Data extracts:
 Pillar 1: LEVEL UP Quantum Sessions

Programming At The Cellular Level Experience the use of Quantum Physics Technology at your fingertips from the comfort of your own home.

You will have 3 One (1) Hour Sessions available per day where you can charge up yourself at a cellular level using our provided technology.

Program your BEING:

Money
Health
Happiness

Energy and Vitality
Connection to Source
==
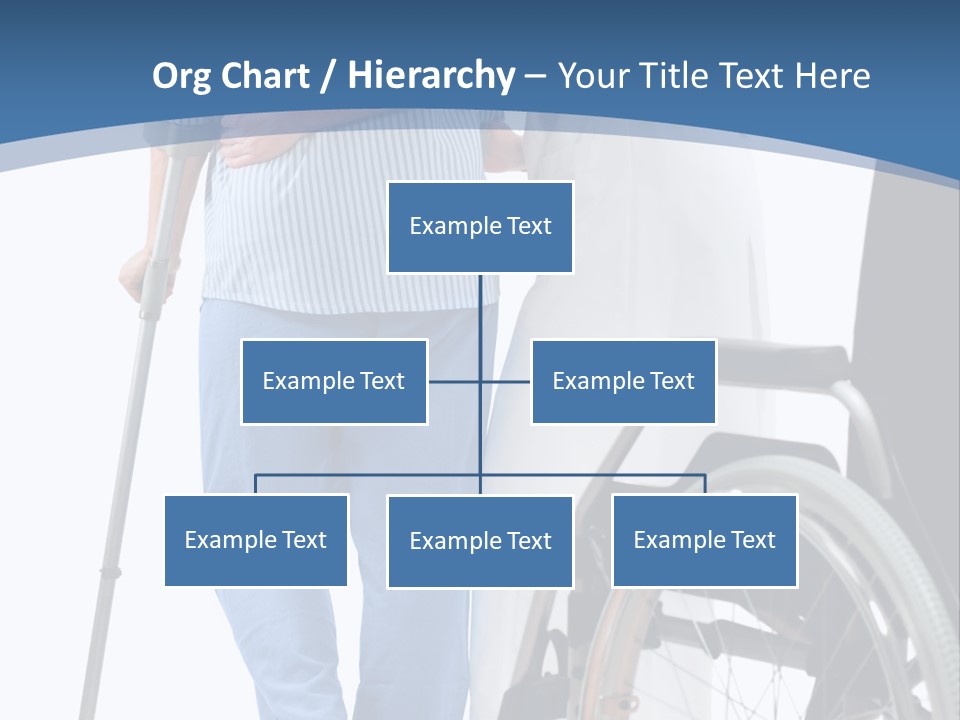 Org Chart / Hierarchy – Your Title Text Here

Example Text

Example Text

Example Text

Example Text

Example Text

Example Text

Task description:
Lines to set down from above: the line with "Pillar 1: LEVEL UP Quantum Sessions", the line with "You will have", and every line between, each exactly as written.

Written answer:
 Pillar 1: LEVEL UP Quantum Sessions

Programming At The Cellular Level Experience the use of Quantum Physics Technology at your fingertips from the comfort of your own home.

You will have 3 One (1) Hour Sessions available per day where you can charge up yourself at a cellular level using our provided technology.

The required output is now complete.